Opinion
November 10, 1994
Appeal from the Supreme Court, New York County (Rose Rubin, J.).
Contrary to defendant's contention, he was not deprived of his right to a speedy trial. The People were required to announce their readiness for trial within 181 days of the filing of the felony complaint on November 26, 1989 (People v. Sinistaj, 67 N.Y.2d 236, 239). The 7 day period from April 16 to April 23, 1990, and the 124 day period between October 24, 1990 and February 25, 1991, were both excludable since the record reveals that defense counsel consented to the adjournments and actively participated in setting the adjourned dates (People v. Smith, 82 N.Y.2d 676, 678). As to post-readiness delay, only 3 days of the 10 day period from April 15, 1991 through April 25, 1991, are chargeable to the People since, although the prosecutor was otherwise ready, she expressly requested a 3 day adjournment in order to present an unrelated matter to a Grand Jury (see, People v. Cortes, 80 N.Y.2d 201, 210).

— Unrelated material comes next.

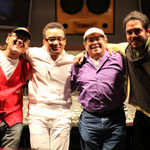 """""""VOLCÁN"""" <br />featuring  GONZALO RUBALCABA,  GIOVANNI HIDALGO,  <br />HORACIO """"EL NEGRO"""" HERNANDEZ  & ARMANDO GOLA"""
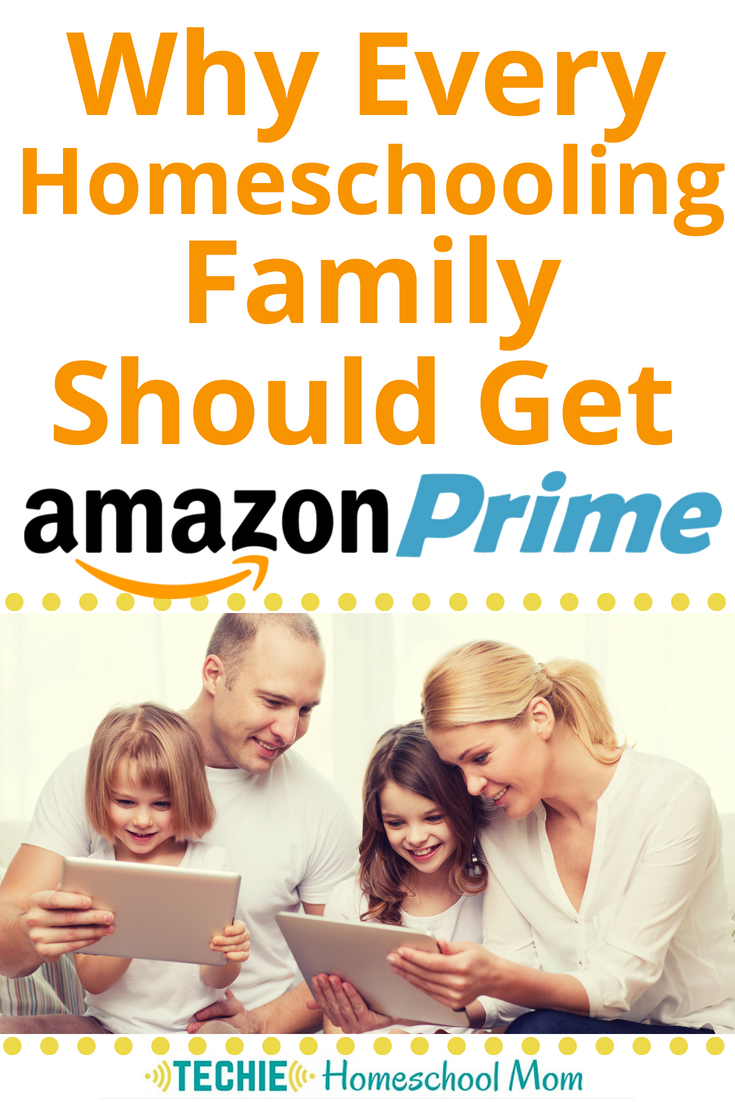 Why Every Homeschooling Family Should Get Amazon Prime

Evidence of an out-of-court identification of defendant's clothing was neither unduly suggestive nor subject to the due process protection afforded by the State or Federal Constitutions (People v. Johnson, 155 A.D.2d 236, 237, lv denied 75 N.Y.2d 814; Johnson v. Ross, 955 F.2d 178, 181 [2d Cir 1992]). While the reference to the complainant's prior identification of defendant's clothing constituted bolstering, any error in its admission was rendered harmless in light of the overwhelming evidence of defendant's guilt (People v. Johnson, 155 A.D.2d 236, 237, lv denied 75 N.Y.2d 814, supra). The shooting was witnessed by a photographer while standing only a few feet away from defendant, and another witness saw defendant fleeing with what appeared to be a gun. In addition, defendant's fingerprint was on a gun which was recovered from an area where defendant was observed shortly after the incident, and spent shells from the crime scene matched the gun. Furthermore, various witnesses identified the distinctive clothing worn by the gunman as that worn by defendant.
Finally, the trial court made sufficient inquiry prior to discharging the juror who had feigned illness when he called in sick that morning (People v. Cofield, 197 A.D.2d 451, 452, lv denied 82 N.Y.2d 892).
Concur — Rosenberger, J.P., Kupferman, Asch and Tom, JJ.